— BEGIN Source records —
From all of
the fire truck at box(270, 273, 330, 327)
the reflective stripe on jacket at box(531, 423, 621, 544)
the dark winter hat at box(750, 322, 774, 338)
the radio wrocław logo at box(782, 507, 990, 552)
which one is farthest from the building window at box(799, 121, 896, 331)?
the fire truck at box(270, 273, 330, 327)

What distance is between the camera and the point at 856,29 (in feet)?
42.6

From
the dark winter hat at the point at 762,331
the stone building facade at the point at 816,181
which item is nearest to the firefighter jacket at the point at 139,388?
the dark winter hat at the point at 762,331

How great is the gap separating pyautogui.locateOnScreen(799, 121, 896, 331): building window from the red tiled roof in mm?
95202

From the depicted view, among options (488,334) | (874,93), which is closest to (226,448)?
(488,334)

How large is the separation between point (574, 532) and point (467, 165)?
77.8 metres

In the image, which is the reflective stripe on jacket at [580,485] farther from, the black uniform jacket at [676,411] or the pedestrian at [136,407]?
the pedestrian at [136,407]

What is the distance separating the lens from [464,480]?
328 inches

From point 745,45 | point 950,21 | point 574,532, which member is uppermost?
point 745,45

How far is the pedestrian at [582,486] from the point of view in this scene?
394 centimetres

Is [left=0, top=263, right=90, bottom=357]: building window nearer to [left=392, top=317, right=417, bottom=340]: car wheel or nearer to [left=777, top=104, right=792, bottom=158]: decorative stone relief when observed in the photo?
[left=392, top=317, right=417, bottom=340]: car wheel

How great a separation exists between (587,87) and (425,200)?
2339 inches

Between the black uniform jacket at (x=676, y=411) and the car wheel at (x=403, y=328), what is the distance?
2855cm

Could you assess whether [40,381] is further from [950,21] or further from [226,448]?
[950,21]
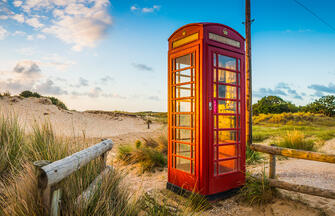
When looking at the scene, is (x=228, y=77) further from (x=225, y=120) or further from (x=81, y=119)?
(x=81, y=119)

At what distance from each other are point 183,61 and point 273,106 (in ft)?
77.7

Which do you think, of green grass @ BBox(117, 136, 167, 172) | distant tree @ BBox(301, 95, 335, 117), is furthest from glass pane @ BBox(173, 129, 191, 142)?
distant tree @ BBox(301, 95, 335, 117)

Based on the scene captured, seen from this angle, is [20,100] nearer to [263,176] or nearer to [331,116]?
[263,176]

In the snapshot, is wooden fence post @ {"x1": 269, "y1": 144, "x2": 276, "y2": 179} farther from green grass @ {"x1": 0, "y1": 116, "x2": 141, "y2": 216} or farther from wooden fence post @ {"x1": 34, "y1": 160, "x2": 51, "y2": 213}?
wooden fence post @ {"x1": 34, "y1": 160, "x2": 51, "y2": 213}

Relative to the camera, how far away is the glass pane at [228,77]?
176 inches

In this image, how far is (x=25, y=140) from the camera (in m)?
4.33

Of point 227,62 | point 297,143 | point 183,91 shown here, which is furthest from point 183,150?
point 297,143

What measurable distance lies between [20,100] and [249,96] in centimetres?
2015

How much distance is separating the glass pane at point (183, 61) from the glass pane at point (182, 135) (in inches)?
52.4

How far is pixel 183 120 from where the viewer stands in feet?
15.0

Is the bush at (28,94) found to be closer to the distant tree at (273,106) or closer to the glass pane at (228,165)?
the glass pane at (228,165)

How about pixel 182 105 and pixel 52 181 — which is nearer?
pixel 52 181

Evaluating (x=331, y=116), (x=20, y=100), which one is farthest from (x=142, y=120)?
(x=331, y=116)

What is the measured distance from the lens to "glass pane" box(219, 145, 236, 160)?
4.58 m
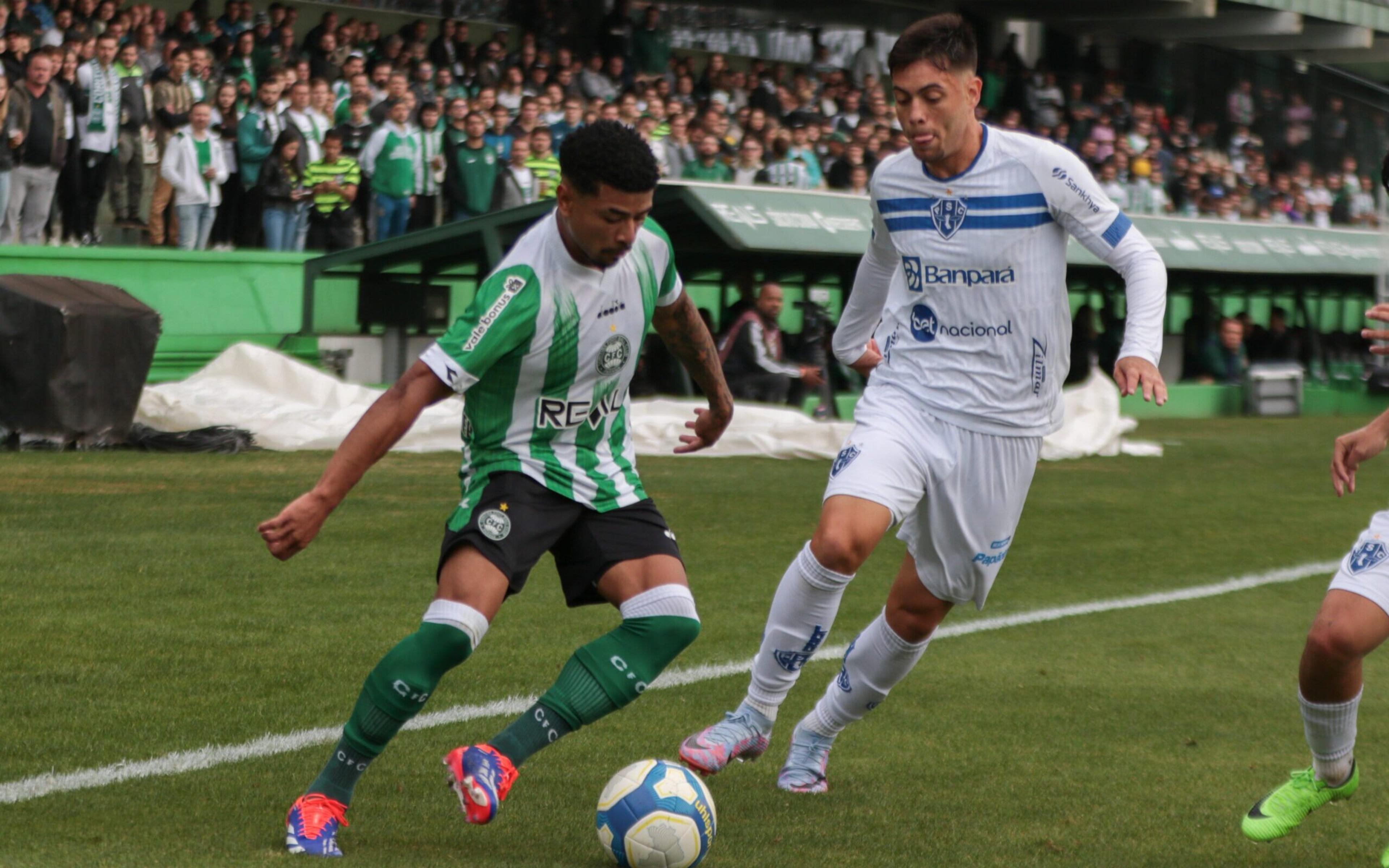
— END Source records —
• **Task brief**: Recast the lines of the listing as a JSON list of strings, starting at the line that contains "In the image, which" and ending at the line that contains "394 centimetres", with one string per line and blank lines omitted.

• **Solution**:
[
  "In the image, which is the reflective stripe on jacket at [580,485] farther from, the black uniform jacket at [676,411] or the pedestrian at [136,407]?",
  "the pedestrian at [136,407]",
  "What is the distance separating the lens from [464,480]?",
  "328 inches",
  "From point 745,45 | point 950,21 | point 574,532, which member is uppermost?",
  "point 745,45",
  "How far is the pedestrian at [582,486] from the point of view in this scene?",
  "394 centimetres"
]